When Philip was 18 he joined the Royal Navy, and began a correspondence with the future Queen Elizabeth who was 13 at the time. It's the classic love story repeated the world over: exiled royal sews the seeds of courtship with pubescent third cousin, to then spend the next 70 years going on taxpayer-funded holidays and spewing out bald children, who then, in turn, have their own bald children.

It's actually the things that Prince has said during his endless vacations that have garnered the most amount of attention. At least with the Queen there is some kind of allusion to her being hard working (which to the average person seems to just mean "getting on a plane").

Monsieur Prince has a long and chequered history of blurting out some very questionable things. In 1986 he told a group of British students studying in China that if they stayed there for much longer they would acquire "slitty eyes". He implied a Scottish driving instructor was an alcoholic, asked a Kenyan woman giving him a gift if she was actually a woman, claimed that British women can't cook, told a 13-year-old boy he was too fat to be an astronaut and asked Australian Aborigines if they still throw spears. The list goes on.

Depending on who you ask, the cross section of Mountbatten's "gaffes" and who they're aimed at paint an either funny or disturbing one. Funny in a sense that there is a strange 70s BBC sitcom character at the head of the most famous and celebrated monarchy currently in existence on planet earth, and disturbing that even with the best education money can buy in France, Germany and Britain, sailing the seven seas, living through wars, visiting more places than most would dare to dream, you can still be as ignorant as it's possible for a human to be.


There are quite hackneyed and common observations of Prince Philip that paint him as some kind of stalwart of anti-PC-culture; of saying it how it is, an emblem of a sort of Britishness. While he does represent many of the peccadillos we're party to in the UK – an old man whose Tourette-like jabbering of every racial, ethnic and gender trope going being indicative of sea changes in the cultural subconscious – he is also a strange example of someone with the world at their feet who seemingly refuses it with a breath-taking gracelessness. Everything seems bothersome, tiresome.
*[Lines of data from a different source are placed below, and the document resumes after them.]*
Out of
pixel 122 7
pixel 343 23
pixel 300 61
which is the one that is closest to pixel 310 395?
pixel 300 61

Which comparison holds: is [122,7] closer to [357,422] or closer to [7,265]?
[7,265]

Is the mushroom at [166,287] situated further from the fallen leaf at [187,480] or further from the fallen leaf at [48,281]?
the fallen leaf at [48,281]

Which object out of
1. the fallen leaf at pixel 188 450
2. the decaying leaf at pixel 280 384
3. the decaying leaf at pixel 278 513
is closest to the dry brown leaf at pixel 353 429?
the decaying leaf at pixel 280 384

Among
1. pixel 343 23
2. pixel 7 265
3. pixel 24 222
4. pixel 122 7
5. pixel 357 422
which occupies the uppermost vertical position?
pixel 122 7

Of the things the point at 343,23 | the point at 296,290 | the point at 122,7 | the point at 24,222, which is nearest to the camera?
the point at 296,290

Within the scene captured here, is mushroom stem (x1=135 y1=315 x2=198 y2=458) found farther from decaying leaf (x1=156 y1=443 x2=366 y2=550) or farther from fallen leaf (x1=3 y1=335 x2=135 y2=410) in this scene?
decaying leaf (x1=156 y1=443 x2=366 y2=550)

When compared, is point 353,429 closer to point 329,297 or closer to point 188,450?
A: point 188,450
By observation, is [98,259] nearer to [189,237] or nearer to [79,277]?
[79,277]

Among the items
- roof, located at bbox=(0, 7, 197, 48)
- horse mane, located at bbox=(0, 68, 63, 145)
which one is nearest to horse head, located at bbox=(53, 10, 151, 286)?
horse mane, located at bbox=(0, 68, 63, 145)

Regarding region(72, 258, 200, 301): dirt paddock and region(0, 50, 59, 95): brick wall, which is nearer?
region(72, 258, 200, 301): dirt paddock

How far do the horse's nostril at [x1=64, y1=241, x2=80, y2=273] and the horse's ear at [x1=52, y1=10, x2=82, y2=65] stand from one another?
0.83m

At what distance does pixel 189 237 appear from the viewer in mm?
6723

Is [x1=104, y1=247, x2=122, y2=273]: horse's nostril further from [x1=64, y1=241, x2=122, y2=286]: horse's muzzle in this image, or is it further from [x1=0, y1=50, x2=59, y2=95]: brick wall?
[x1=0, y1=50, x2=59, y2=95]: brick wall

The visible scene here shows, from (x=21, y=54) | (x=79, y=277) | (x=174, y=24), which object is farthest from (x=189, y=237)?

While the Queen gives speeches using phrases in Latin, Philip talks about fuse boxes looking like they were put in by "an Indian", as if he were a hairy arsed plumber with a chip on his shoulder about a new mosque being built nearby.

Philip has somehow managed to maintain having a "common touch" in attitude and speech yet a staunch refusal to learn even the slightest bit of information about the "commoner". He treads a bizarre line between being an unbelievably ignorant toff and still seeming like he's the best option to have a human conversation with. He doesn't have the media trained grin of his grandchildren, the indifferent, austere pout of his wife – it's just straight up stream of consciousness.

And with the last engagement passing into history, it's important to remember that, yes, Prince Philip is your father: a racist old man who doesn't want talk to anyone for the rest of his life. Godspeed you weird, mad cunt.